- Goal of the exercise:
In the data, find the word "site" and copy out every line that has it.

- Working data:
# # # # #
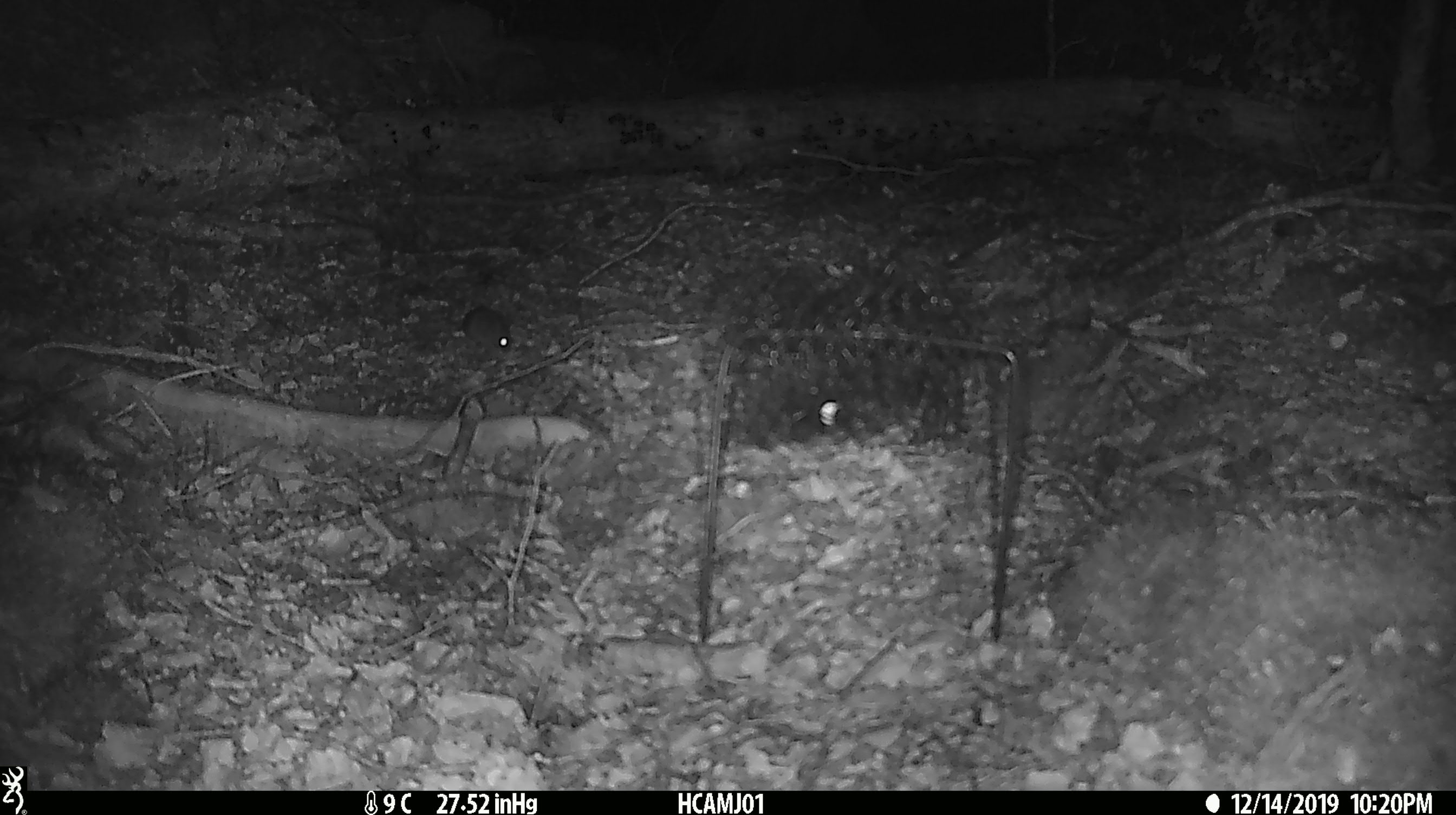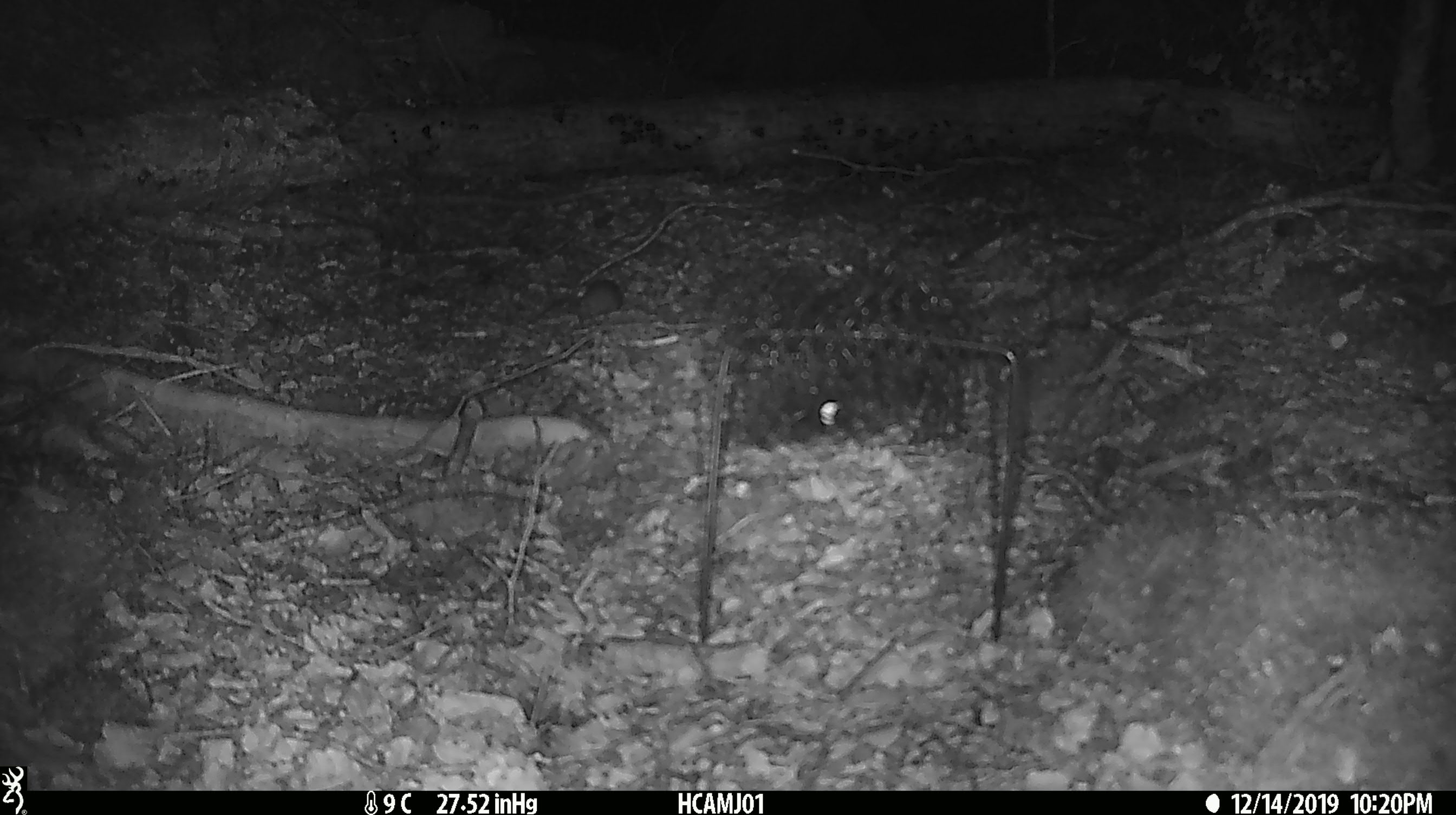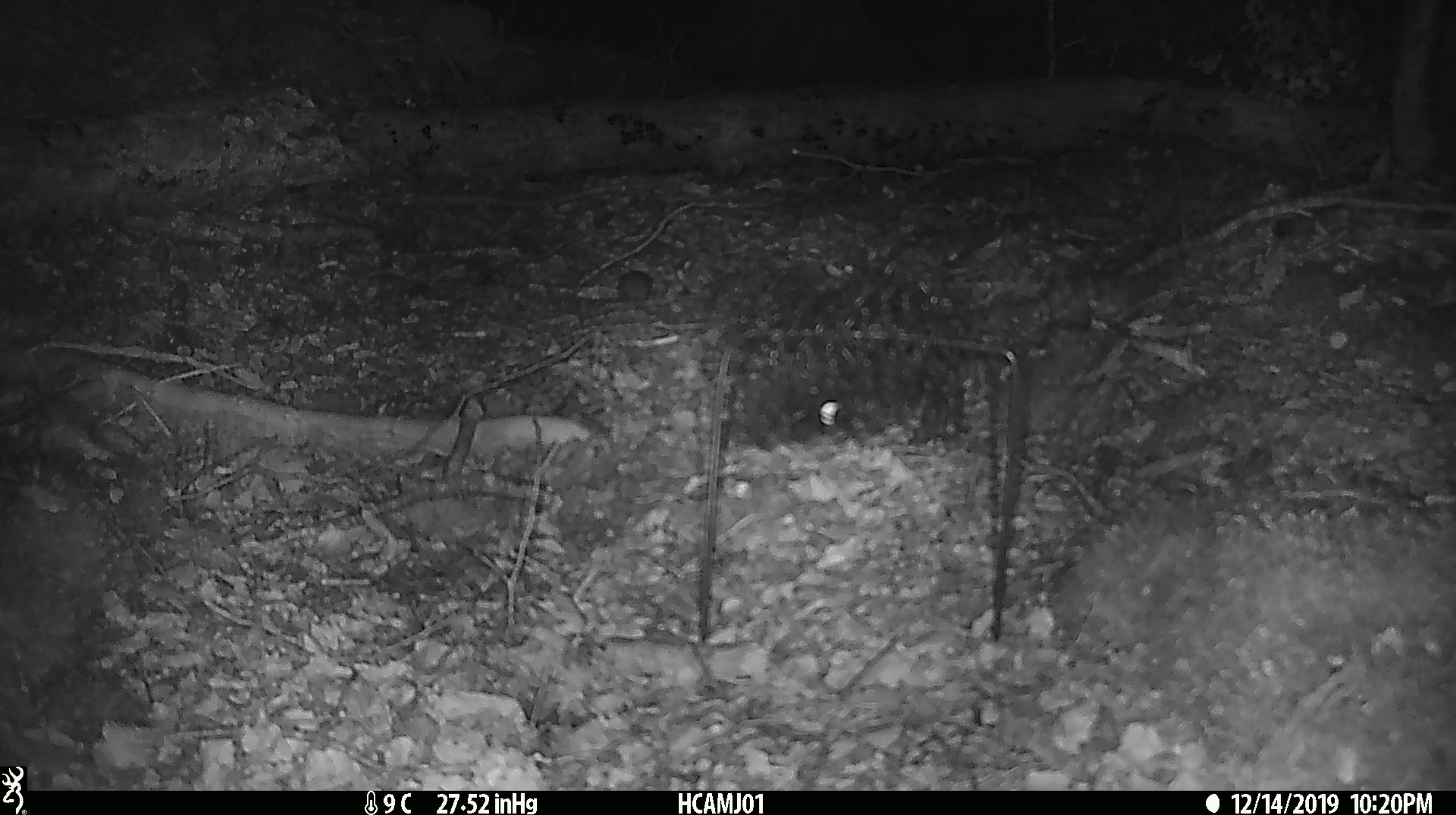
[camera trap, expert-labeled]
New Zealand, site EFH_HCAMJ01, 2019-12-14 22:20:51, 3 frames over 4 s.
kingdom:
# # # # #
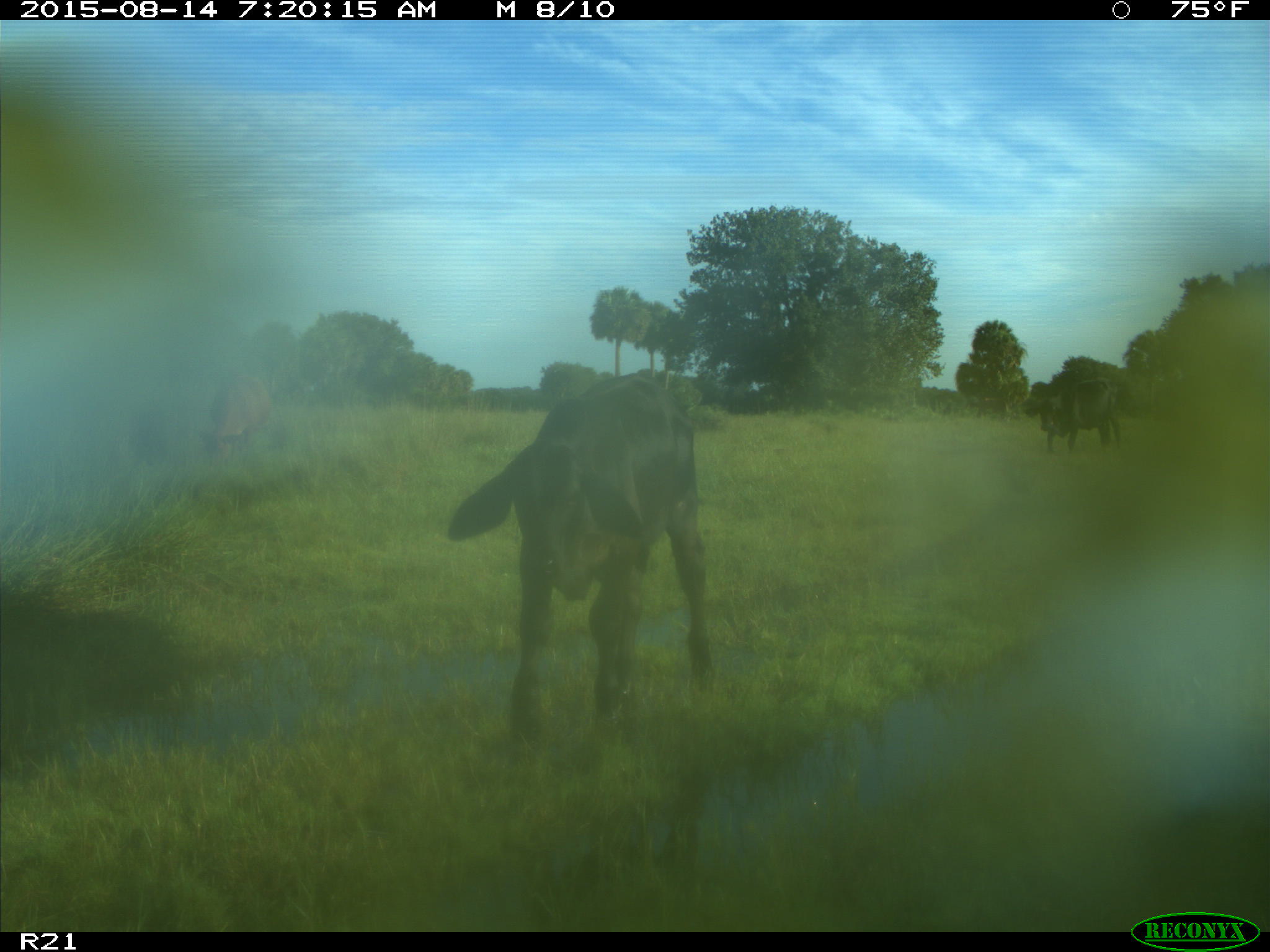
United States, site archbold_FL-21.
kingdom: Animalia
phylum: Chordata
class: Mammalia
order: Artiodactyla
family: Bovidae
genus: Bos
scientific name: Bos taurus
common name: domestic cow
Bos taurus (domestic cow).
# # # # #
- Exercise solution:
New Zealand, site EFH_HCAMJ01, 2019-12-14 22:20:51, 3 frames over 4 s.
United States, site archbold_FL-21.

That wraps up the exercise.